Nair Monika, Nygren Jens, Nilsen Per, Gama Fabio, Neher Margit, Larsson Ingrid, Svedberg Petra
School of Health and Welfare, Halmstad University, Halmstad, Sweden.
Department of Health, Medicine and Caring Sciences, Linköping University, Linköping, Sweden.
Front Digit Health. 2025 May 16;7:1550459. doi: 10.3389/fdgth.2025.1550459. eCollection 2025.
Absence of structured guidelines to navigate the complexities of implementing AI-based applications in healthcare is recognized by clinicians, healthcare leaders, and policy makers. AI implementation presents challenges beyond the technology development which necessitates standardized approaches to implementation. This study aims to explore the activities typical to implementation of AI-based systems to develop an AI implementation process framework intended to guide healthcare professionals. The Quality Implementation Framework (QIF) was considered as an initial reference framework.
This study employed a qualitative research design and included three components: (1) a review of 30 scientific articles describing differences empirical cases of real-world AI implementation in healthcare, (2) analysis of qualitative interviews with healthcare representatives possessing first-hand experience in planning, running, and sustaining AI implementation projects, (3) analysis of qualitative interviews with members of the research group´s network and purposively sampled for their AI literacy and academic, technical or managerial leadership roles.
The data were deductively mapped onto the steps of QIF using direct qualitative content analysis. All the phases and steps in QIF are relevant to AI implementation in healthcare, but there are specificities in the context of AI that require incorporation of additional activities and phases. To effectively support the AI implementations, the process frameworks should include a dedicated phase to implementation with specific activities that occur after planning, ensuring a smooth transition from AI's design to deployment, and a phase focused on governance and sustainability, aimed at maintaining the AI's long-term impact. The component of continuous engagement of diverse stakeholders should be incorporated throughout the lifecycle of the AI implementation.
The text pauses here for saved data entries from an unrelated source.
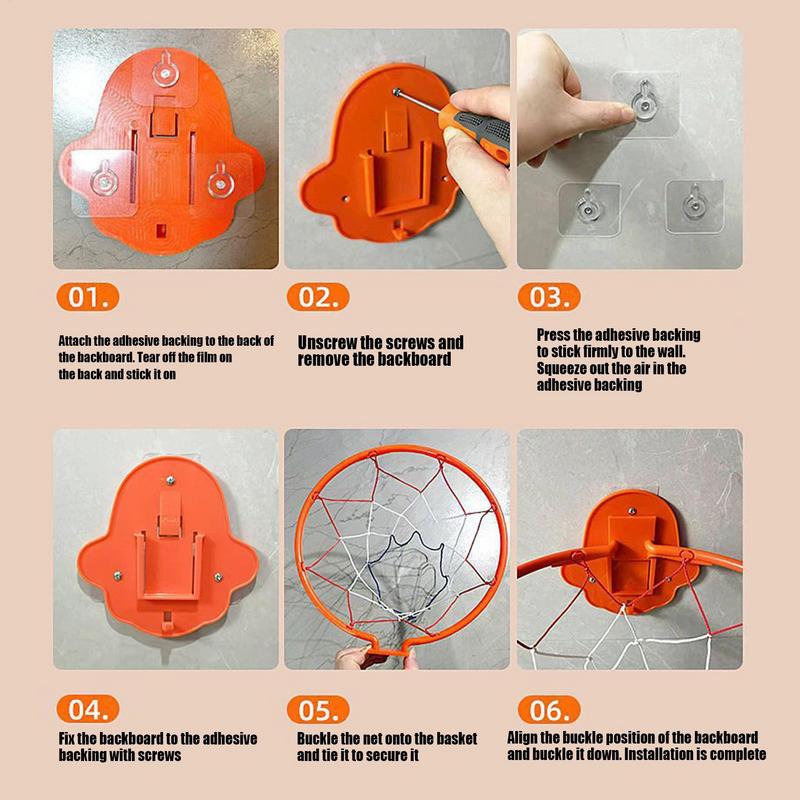 01.

Attach the adhesive backing to the back of the backboard. Tear off the film on the back and stick it on

02.

Unscrew the screws and remove the backboard

03.

Press the adhesive backing to stick firmly to the wall. Squeeze out the air in the adhesive backing

04.

Fix the backboard to the adhesive backing with screws

05.

Buckle the net onto the basket and tie it to secure it

06.

Align the buckle position of the backboard and buckle it down. Installation is complete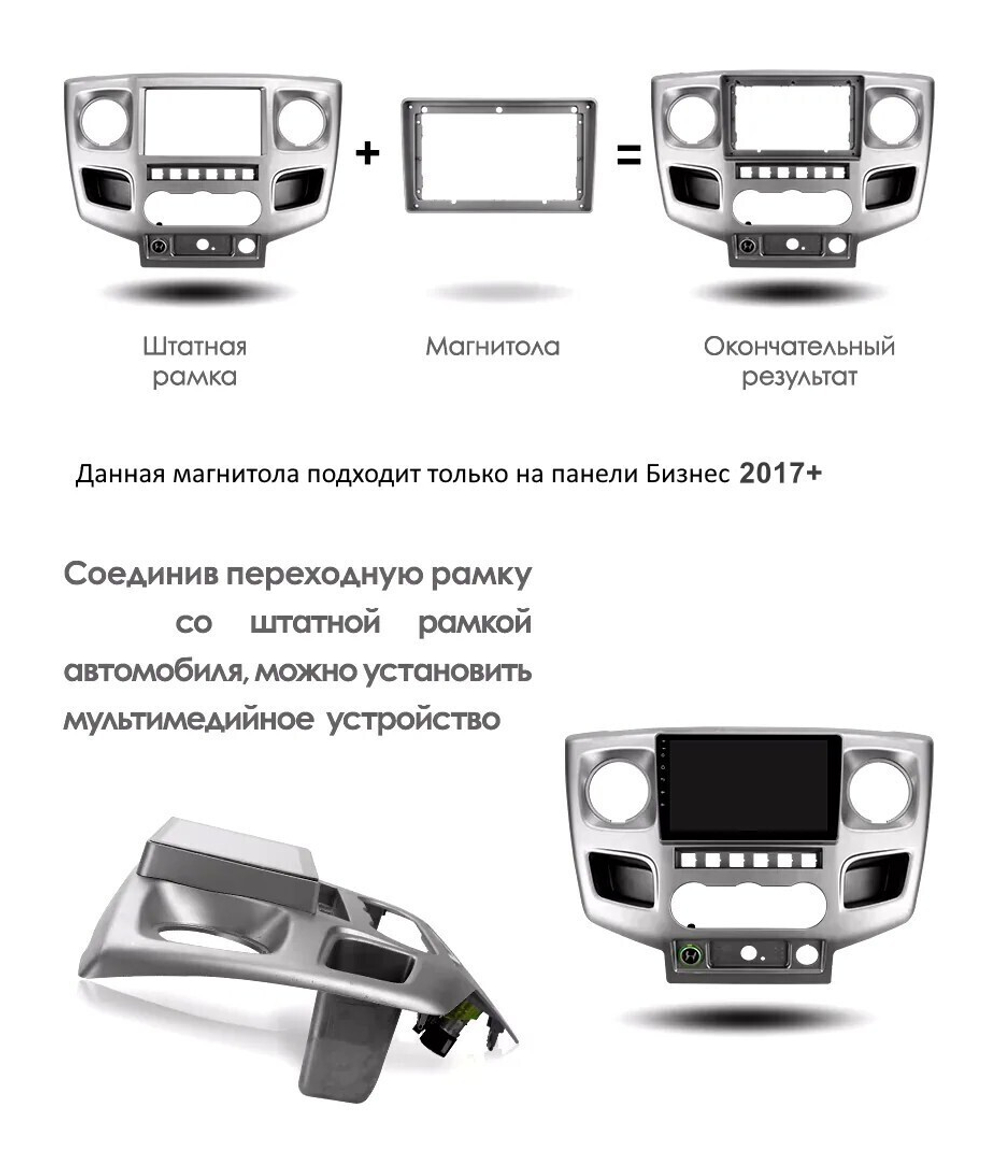 + =

Штатная рамка

Магнитола

Окончательный результат

Данная магнитола подходит только на панели Бизнес 2017+

Соединив переходную рамку со штатной рамкой автомобиля, можно установить мультимедийное устройство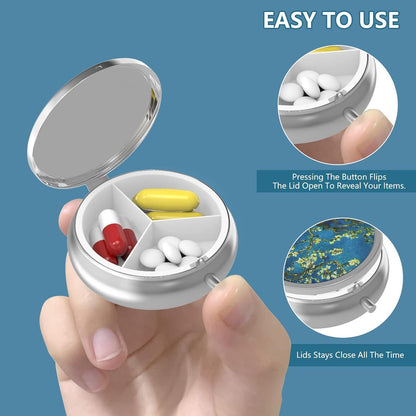 EASY TO USE

Pressing The Button Flips The Lid Open To Reveal Your Items.

Lids Stays Close All The Time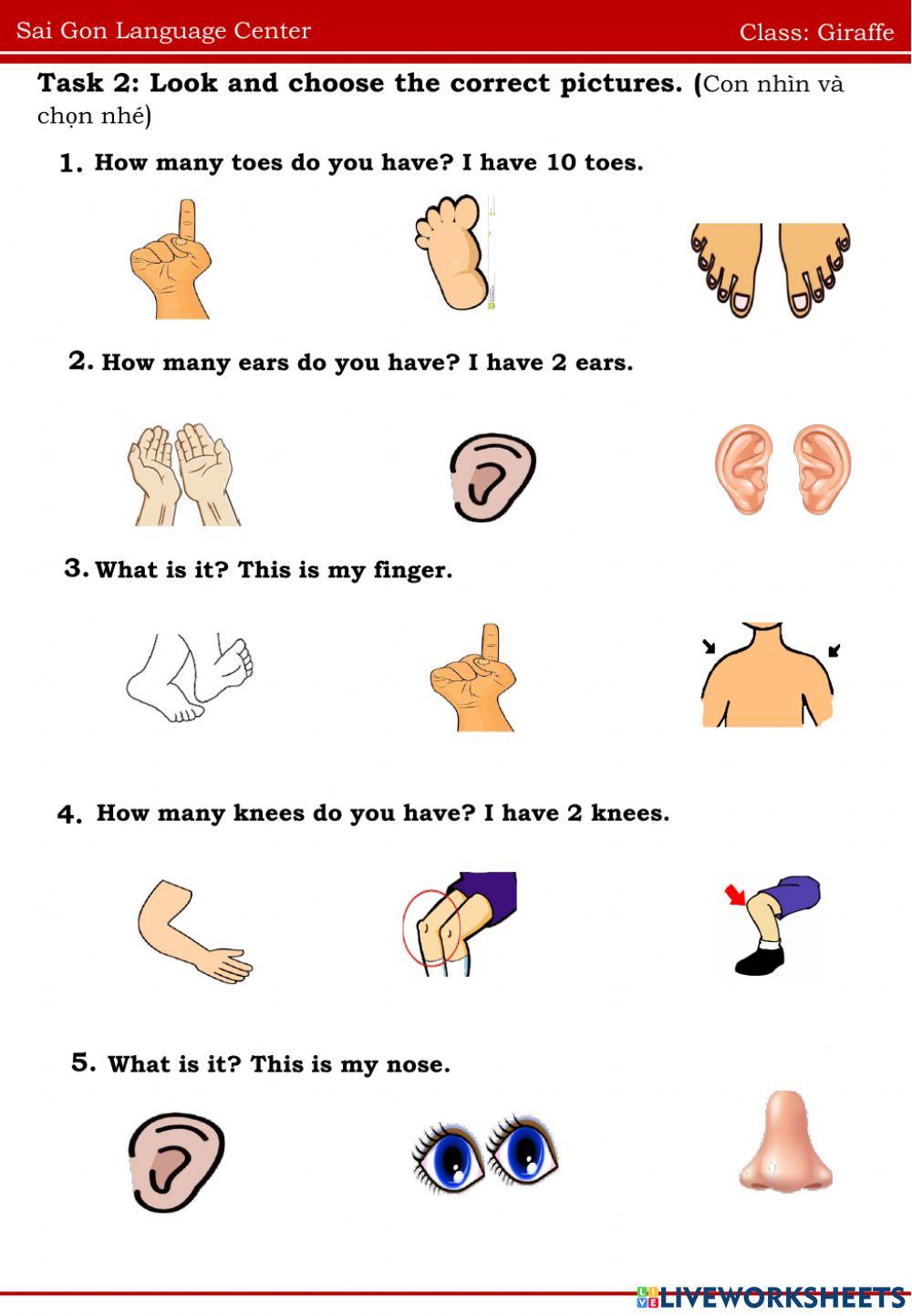 Sai Gon Language Center

Class: Giraffe

Task 2: Look and choose the correct pictures. (Con nhìn và chọn nhé)

1. How many toes do you have? I have 10 toes.

2. How many ears do you have? I have 2 ears.

3. What is it? This is my finger.

4. How many knees do you have? I have 2 knees.

5. What is it? This is my nose.

LIVEWORKSHEETS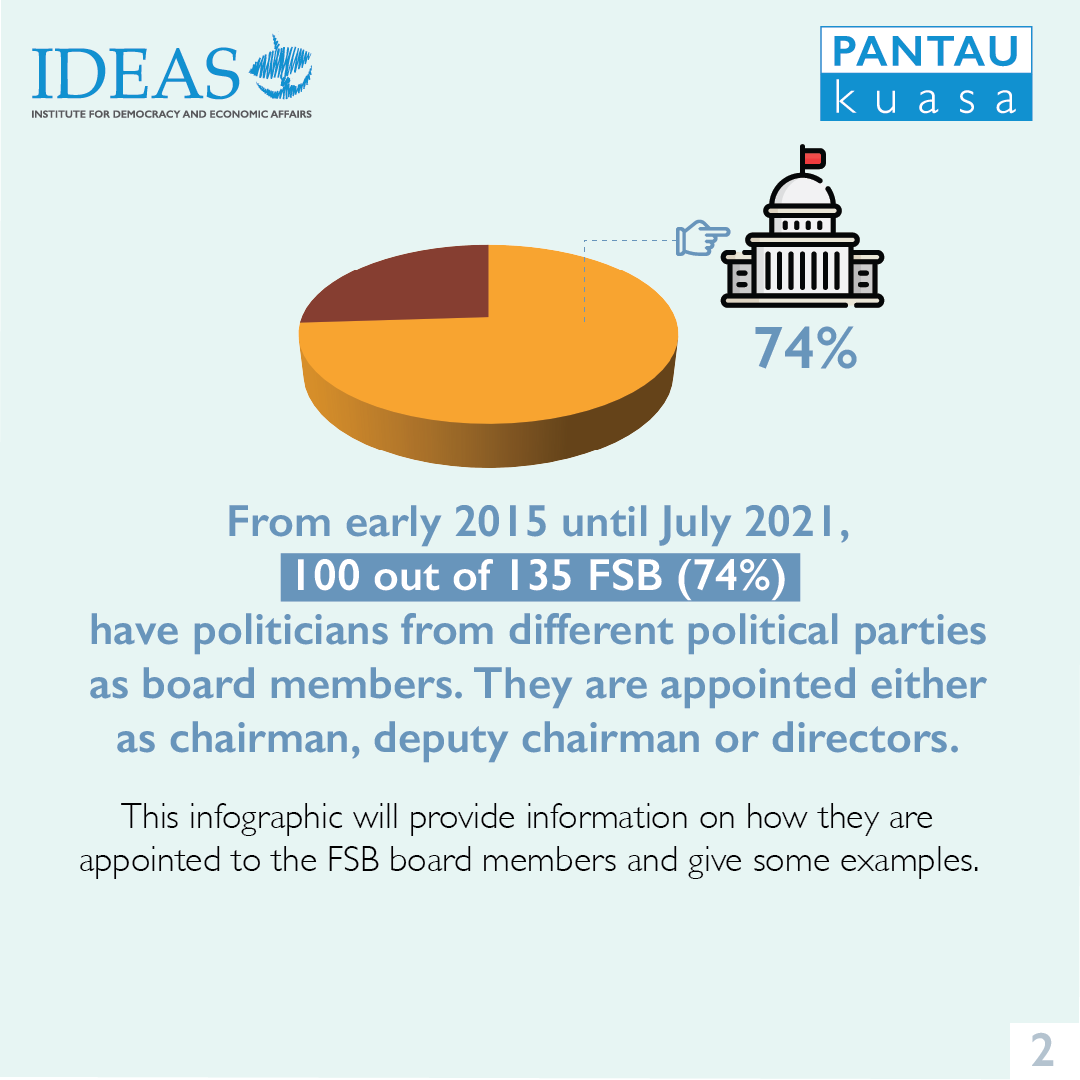 IDEAS
INSTITUTE FOR DEMOCRACY AND ECONOMIC AFFAIRS

PANTAU
kuasa

74%

From early 2015 until July 2021,
100 out of 135 FSB (74%)
have politicians from different political parties as board members. They are appointed either as chairman, deputy chairman or directors.

This infographic will provide information on how they are appointed to the FSB board members and give some examples.

2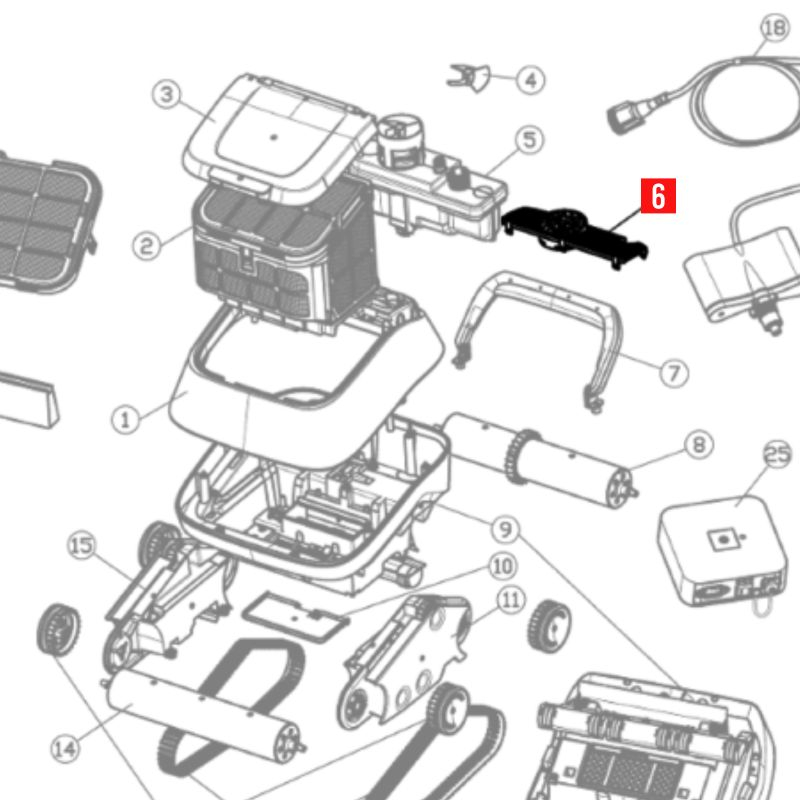 18
4
3
5
6
2
7
1
8
25
9
15
10
11
14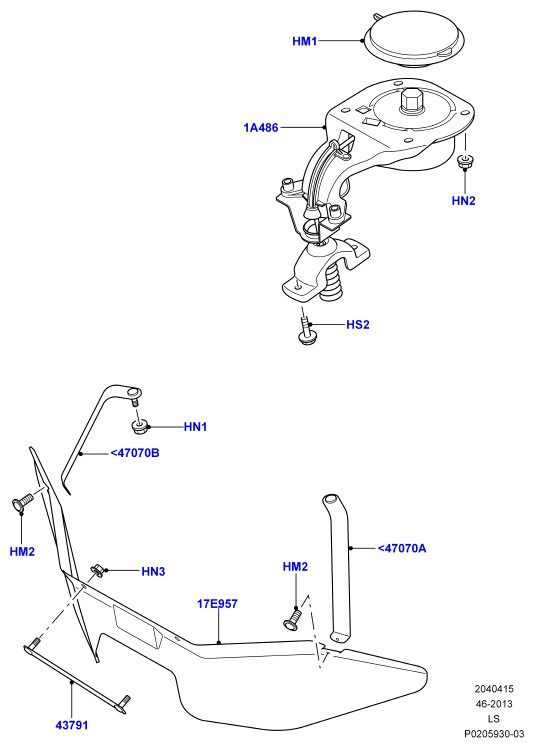 HM1

1A486

HN2

HS2

HN1

<47070B

HM2

HN3

HM2

<47070A

17E957

43791

2040415
46-2013
LS
P0205930-03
The value of this study is the identified processual phases and activities specific and typical to AI implementations to be carried out by an adopting healthcare organization when AI systems are deployed. The study advances previous research by outlining the types of necessary comprehensive assessments and legal preparations located in the implementation planning phase. It also extends prior understanding of what the staff's training should focus on throughout different phases of implementation. Finally, the overall processual, phased structure is discussed in order to incorporate activities that lead to a successful deployment of AI systems in healthcare.
临床医生、医疗保健领导者和政策制定者都认识到,在医疗保健领域实施基于人工智能的应用程序面临着复杂性,却缺乏结构化的指导方针。人工智能的实施带来了技术开发之外的挑战,这就需要标准化的实施方法。本研究旨在探索基于人工智能的系统实施过程中的典型活动,以开发一个旨在指导医疗保健专业人员的人工智能实施过程框架。质量实施框架(QIF)被视为初始参考框架。
本研究采用定性研究设计,包括三个部分:(1)对30篇描述医疗保健领域实际人工智能实施经验案例差异的科学文章进行综述;(2)对具有规划、运行和维持人工智能实施项目第一手经验的医疗保健代表进行定性访谈分析;(3)对研究小组网络成员进行定性访谈分析,并根据他们的人工智能素养以及学术、技术或管理领导角色进行有目的的抽样。
使用直接定性内容分析,将数据演绎映射到QIF的步骤上。QIF中的所有阶段和步骤都与医疗保健领域的人工智能实施相关,但在人工智能背景下存在一些特殊性,需要纳入额外的活动和阶段。为了有效支持人工智能的实施,过程框架应包括一个专门的实施阶段,该阶段在规划之后进行特定活动,确保从人工智能设计到部署的平稳过渡,以及一个侧重于治理和可持续性的阶段,旨在维持人工智能的长期影响。不同利益相关者持续参与的部分应纳入人工智能实施的整个生命周期。
本研究的价值在于确定了采用人工智能系统的医疗保健组织在部署人工智能时实施过程中特定且典型的阶段和活动。该研究通过概述实施规划阶段所需的综合评估类型和法律准备,推进了先前的研究。它还扩展了之前对员工培训在实施的不同阶段应关注重点的理解。最后,讨论了整体的过程性、分阶段结构,以便纳入有助于在医疗保健领域成功部署人工智能系统的活动。